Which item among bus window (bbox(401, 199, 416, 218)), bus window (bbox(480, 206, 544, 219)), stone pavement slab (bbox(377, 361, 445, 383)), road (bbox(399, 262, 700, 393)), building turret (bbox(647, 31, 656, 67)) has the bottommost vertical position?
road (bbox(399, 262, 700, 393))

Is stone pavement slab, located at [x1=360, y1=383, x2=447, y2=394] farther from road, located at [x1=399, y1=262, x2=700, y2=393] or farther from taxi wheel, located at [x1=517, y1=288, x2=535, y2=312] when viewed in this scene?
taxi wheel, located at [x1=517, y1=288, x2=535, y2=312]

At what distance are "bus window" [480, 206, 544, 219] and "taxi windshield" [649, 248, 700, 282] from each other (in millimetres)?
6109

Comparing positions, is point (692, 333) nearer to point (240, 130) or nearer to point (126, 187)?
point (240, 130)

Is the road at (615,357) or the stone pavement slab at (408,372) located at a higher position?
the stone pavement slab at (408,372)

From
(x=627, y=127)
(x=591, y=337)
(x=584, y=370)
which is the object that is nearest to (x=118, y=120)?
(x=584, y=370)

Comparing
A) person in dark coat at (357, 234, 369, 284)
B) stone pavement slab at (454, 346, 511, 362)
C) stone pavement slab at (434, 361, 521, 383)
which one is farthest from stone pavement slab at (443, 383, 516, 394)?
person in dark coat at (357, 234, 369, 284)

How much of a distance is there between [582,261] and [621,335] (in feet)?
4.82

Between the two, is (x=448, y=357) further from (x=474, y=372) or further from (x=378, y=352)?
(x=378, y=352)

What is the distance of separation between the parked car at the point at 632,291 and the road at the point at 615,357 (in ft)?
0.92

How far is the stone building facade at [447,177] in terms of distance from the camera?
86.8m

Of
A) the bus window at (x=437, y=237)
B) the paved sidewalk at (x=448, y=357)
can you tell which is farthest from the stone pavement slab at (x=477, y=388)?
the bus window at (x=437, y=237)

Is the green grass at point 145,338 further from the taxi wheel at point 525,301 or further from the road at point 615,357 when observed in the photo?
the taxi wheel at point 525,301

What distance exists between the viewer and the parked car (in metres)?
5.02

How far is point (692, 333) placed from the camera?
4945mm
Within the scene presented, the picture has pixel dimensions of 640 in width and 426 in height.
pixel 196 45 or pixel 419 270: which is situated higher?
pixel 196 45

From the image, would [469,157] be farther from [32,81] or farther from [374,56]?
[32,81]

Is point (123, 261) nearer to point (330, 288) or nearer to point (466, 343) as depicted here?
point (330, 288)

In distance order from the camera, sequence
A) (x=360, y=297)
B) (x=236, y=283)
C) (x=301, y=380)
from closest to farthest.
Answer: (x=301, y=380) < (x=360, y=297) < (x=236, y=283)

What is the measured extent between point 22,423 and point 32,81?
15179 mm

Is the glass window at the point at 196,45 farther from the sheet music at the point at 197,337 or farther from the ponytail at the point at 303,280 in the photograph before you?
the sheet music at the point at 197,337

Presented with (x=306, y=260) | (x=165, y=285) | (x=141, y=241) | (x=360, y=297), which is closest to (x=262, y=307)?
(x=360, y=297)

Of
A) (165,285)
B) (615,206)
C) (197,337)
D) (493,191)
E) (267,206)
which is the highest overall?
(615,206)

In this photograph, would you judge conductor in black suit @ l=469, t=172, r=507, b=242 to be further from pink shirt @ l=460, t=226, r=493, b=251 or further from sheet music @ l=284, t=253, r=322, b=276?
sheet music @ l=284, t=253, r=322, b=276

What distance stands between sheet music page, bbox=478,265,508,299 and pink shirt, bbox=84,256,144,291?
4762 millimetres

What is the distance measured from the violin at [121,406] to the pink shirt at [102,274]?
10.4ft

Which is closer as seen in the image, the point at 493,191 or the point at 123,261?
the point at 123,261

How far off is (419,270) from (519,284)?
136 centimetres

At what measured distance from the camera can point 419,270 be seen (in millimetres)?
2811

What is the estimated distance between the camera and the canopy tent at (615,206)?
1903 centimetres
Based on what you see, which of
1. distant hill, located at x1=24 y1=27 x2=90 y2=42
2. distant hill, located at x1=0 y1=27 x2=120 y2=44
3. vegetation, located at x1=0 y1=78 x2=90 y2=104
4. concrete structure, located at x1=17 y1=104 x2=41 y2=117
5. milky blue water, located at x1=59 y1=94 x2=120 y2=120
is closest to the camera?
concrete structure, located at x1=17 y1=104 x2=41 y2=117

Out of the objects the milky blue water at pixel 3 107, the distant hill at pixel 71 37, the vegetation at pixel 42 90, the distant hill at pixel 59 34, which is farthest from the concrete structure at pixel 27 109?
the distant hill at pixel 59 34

§

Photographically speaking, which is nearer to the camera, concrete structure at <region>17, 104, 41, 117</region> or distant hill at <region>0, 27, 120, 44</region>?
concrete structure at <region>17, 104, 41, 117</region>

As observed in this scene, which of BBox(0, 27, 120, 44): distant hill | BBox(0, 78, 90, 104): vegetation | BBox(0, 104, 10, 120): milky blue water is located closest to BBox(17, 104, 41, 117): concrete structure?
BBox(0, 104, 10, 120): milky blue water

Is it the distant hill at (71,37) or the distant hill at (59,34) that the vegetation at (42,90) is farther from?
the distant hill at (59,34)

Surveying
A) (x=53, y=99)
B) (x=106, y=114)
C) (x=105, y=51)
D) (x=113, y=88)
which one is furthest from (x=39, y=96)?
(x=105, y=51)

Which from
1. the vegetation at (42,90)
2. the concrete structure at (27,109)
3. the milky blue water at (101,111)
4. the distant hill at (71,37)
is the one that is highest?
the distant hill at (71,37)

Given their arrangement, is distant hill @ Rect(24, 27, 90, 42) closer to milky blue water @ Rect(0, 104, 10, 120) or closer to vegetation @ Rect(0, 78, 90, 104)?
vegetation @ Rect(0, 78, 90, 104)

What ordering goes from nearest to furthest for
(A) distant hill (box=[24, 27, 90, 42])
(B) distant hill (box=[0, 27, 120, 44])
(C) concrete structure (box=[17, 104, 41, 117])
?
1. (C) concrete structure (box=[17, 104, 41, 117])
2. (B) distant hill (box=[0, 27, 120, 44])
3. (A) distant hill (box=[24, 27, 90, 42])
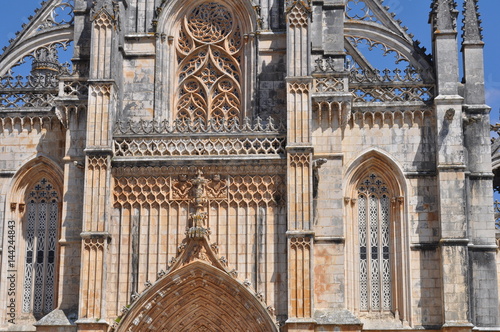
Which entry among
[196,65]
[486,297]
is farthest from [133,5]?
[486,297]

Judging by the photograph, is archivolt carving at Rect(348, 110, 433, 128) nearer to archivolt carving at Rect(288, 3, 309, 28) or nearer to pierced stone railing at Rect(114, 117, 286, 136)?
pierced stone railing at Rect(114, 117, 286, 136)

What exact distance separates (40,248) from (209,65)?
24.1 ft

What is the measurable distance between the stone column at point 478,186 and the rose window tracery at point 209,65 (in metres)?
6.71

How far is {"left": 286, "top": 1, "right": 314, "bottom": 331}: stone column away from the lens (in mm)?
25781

§

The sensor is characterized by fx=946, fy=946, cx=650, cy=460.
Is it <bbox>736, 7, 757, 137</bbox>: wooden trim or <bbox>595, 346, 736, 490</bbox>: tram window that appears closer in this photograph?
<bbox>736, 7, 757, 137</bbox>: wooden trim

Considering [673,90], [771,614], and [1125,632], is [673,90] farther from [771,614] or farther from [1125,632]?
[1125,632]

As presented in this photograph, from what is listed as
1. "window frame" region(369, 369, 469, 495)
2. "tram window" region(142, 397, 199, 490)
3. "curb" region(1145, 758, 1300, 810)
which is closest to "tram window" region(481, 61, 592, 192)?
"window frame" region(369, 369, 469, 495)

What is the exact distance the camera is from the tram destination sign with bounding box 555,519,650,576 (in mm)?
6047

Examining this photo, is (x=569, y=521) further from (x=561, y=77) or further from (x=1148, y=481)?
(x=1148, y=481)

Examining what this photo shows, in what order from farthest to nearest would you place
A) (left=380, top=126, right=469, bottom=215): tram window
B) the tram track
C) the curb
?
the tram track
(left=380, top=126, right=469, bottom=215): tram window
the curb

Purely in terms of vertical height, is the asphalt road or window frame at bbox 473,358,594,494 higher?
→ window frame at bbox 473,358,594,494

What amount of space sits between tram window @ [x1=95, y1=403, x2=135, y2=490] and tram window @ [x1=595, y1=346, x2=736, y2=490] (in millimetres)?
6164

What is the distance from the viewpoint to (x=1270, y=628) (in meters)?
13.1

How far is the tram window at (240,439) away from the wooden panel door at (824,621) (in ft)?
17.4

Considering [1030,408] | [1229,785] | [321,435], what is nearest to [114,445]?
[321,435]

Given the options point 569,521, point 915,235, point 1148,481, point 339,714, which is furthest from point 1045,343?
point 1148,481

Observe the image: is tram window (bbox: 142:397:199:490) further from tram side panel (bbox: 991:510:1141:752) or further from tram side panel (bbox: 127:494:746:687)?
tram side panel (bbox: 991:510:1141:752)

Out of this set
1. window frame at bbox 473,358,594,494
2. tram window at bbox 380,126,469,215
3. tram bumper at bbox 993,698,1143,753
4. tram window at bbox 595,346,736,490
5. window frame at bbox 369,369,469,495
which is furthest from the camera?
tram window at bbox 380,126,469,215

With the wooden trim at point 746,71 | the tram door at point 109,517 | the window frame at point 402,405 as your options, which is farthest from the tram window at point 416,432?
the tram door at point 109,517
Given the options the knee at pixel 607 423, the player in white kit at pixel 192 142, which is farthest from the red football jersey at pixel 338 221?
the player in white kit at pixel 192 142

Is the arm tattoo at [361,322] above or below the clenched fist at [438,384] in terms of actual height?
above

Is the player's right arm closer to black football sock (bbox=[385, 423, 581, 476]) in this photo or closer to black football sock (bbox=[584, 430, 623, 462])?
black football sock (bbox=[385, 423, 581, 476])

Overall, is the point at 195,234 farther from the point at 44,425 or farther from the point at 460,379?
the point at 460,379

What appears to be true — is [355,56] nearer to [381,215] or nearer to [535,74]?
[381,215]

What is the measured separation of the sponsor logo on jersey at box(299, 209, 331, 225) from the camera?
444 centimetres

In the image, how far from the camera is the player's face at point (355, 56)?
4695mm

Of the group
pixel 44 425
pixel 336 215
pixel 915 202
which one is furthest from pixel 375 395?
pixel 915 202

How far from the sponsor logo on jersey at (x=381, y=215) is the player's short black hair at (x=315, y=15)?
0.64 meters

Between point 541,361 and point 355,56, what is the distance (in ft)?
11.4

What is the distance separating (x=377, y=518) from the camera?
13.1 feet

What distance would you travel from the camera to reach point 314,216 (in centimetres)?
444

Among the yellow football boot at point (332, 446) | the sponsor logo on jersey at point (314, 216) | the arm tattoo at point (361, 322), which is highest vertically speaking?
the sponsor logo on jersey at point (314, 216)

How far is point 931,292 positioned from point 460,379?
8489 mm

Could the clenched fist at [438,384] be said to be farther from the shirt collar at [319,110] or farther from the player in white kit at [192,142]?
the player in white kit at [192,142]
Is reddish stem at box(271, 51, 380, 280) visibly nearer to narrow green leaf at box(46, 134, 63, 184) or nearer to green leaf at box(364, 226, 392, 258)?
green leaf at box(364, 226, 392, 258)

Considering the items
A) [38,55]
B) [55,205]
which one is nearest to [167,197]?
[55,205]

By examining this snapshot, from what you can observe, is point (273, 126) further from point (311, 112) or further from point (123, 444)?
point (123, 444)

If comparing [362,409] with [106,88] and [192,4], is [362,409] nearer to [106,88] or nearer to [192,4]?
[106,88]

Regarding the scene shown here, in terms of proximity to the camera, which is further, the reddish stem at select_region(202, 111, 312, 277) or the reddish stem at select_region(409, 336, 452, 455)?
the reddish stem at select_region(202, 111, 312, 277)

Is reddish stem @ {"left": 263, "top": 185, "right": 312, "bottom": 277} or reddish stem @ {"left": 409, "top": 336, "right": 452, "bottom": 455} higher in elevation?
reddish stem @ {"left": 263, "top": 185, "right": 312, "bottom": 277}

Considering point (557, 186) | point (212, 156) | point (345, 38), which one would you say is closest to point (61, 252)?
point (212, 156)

§

■ PROMPT: Find every line in the items above that contains the word "football" and copy each one. Matching is case-sensitive.

■ SOLUTION TO THIS EXERCISE:
Given the options the knee at pixel 607 423, the player in white kit at pixel 192 142, which is farthest from the red football jersey at pixel 338 221?
Is the player's right arm closer to black football sock (bbox=[385, 423, 581, 476]) in this photo or closer to black football sock (bbox=[584, 430, 623, 462])?
black football sock (bbox=[385, 423, 581, 476])
Among the yellow football boot at point (332, 446) | the sponsor logo on jersey at point (314, 216) | the arm tattoo at point (361, 322), which is highest vertically speaking?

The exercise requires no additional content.